—C'est que ce serait fort naturel, prononça-t-il, après les propos détestables qui ont circulé. Mais alors je vous répondrais que tout ce que j'ai d'influence et de crédit, je l'ai mis en branle pour retrouver votre père. Oui, tout ce qu'il est humainement possible de faire, je l'ai fait... inutilement, hélas! et il me serait aisé d'en administrer la preuve...
Léon essayait de répliquer; il l'arrêta d'un geste, et, plus vivement:
—Permettez: on m'attaque, je me défends... Combien était désastreuse la situation de la femme Cornevin, je le savais. J'étais exactement renseigné par une personne qui est la sœur de votre mère, votre tante, par conséquent, et à qui j'ai voué une amitié toute particulière, Mme Flora Misri. Mais pouvais-je venir en aide ouvertement à une infortune si digne d'intérêt? Non. C'eût été faire la part trop belle à mes ennemis. Je chargeai donc Flora de secourir sa sœur. Mme Cornevin repoussa fièrement toutes les avances. Est-ce ma faute? Et si vous doutiez de mon bon vouloir à l'égard de votre famille, je vous rappellerais que c'est grâce à mon influence que M. et Mme Cochard, votre grand-père et votre grand'mère, ont obtenu l'un une place, l'autre un bureau de tabac, qui les met à l'abri du besoin... Je vous rappellerais que j'ai fait obtenir à un des frères de votre mère une sinécure fort lucrative...

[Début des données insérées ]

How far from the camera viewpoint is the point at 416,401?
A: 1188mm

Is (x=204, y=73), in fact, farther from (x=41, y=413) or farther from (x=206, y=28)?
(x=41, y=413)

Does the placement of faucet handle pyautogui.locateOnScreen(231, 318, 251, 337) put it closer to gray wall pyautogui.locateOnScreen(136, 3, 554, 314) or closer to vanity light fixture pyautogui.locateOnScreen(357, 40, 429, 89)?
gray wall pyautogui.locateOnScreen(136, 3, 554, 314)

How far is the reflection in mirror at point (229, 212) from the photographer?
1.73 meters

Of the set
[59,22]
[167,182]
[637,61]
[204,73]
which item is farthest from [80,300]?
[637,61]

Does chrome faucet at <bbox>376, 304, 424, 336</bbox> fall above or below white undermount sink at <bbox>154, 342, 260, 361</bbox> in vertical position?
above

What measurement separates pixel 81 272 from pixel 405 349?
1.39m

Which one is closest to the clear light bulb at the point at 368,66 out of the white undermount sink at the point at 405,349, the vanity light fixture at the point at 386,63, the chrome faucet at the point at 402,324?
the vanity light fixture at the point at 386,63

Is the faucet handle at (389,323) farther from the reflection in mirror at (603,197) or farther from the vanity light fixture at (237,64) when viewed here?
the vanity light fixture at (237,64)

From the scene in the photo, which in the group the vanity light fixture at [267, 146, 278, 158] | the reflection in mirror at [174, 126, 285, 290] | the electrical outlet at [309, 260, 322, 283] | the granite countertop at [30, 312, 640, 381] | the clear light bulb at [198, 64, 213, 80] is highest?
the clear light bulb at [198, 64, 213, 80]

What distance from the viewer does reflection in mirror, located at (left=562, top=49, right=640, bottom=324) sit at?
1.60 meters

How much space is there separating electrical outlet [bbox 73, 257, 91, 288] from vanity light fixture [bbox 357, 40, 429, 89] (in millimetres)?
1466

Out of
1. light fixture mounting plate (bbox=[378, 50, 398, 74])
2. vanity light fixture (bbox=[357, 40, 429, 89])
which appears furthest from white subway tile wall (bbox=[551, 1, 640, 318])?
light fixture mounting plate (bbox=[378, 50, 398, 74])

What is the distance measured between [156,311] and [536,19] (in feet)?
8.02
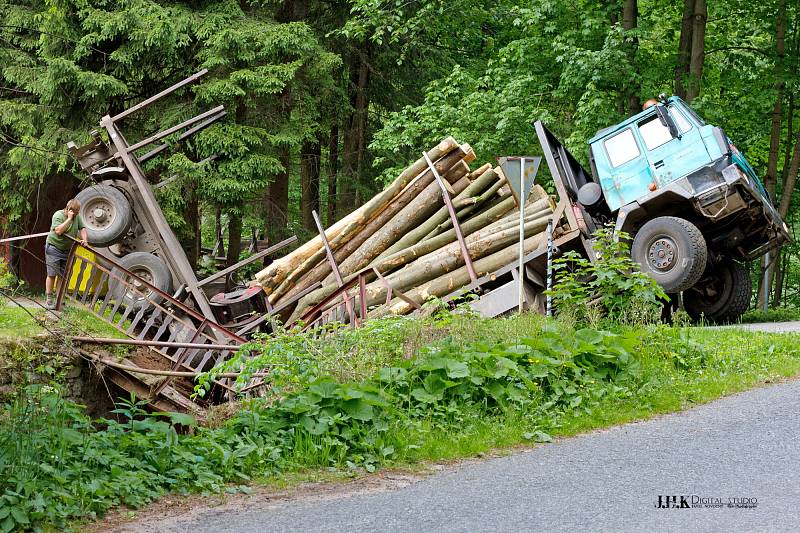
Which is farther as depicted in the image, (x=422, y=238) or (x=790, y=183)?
(x=790, y=183)

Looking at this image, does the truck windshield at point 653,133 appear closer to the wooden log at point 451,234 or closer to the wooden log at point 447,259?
the wooden log at point 447,259

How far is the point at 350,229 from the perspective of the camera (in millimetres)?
14867

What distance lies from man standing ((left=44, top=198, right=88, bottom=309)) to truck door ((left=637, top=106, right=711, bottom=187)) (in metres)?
8.78

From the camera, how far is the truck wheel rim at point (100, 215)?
14.7m

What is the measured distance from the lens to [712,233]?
1443 cm

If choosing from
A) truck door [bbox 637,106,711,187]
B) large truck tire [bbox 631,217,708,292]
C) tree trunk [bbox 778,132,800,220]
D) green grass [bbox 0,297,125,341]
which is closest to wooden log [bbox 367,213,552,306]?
large truck tire [bbox 631,217,708,292]

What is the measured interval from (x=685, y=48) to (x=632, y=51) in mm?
1973

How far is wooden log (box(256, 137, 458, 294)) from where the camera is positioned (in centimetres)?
1462

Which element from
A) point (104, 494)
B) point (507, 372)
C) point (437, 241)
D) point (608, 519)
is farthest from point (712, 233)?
point (104, 494)

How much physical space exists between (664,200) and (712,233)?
1304 millimetres

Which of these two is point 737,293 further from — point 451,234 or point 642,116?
point 451,234

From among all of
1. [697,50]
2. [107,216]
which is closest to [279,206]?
[107,216]

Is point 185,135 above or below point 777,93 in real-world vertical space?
below

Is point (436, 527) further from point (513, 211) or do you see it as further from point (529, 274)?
point (513, 211)
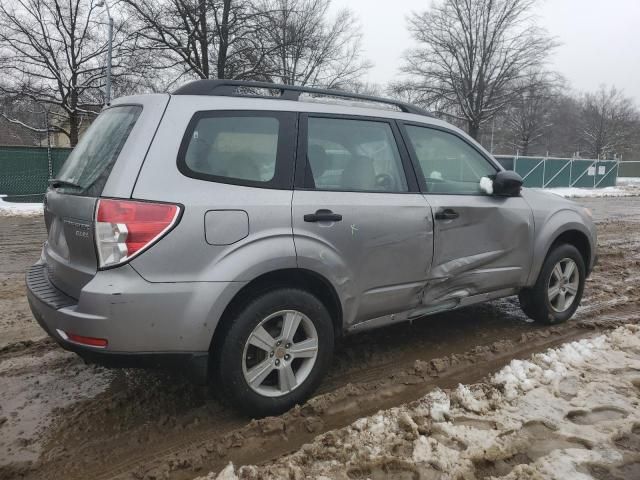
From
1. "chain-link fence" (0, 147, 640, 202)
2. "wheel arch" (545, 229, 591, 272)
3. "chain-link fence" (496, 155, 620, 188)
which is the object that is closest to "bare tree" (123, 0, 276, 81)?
"chain-link fence" (0, 147, 640, 202)

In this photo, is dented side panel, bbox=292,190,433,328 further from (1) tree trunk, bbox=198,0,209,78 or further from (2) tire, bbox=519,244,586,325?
(1) tree trunk, bbox=198,0,209,78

Mais Jean Cornevin n'en put supporter davantage.
Des soufflets l'eussent moins transporté de fureur que cette énumération d'une parenté dont il avait horreur.
—Oh! assez, interrompit-il d'un ton menaçant. Je vous l'ai dit, ce n'est pas pour nous que nous sommes ici... Nous vous sommes envoyés par notre meilleur ami, par notre frère, Raymond, le fils du général Delorge.
Si cuirassé d'impudence que fût M. de Combelaine, il tressaillit visiblement.
—Et... que veut-il de moi? interrogea-t-il.
—Raymond Delorge veut venger son père, monsieur, s'écria Jean. Il veut se battre avec vous!...
M. de Combelaine était beaucoup trop intelligent pour ne pas s'être attendu et préparé à quelque chose de pareil.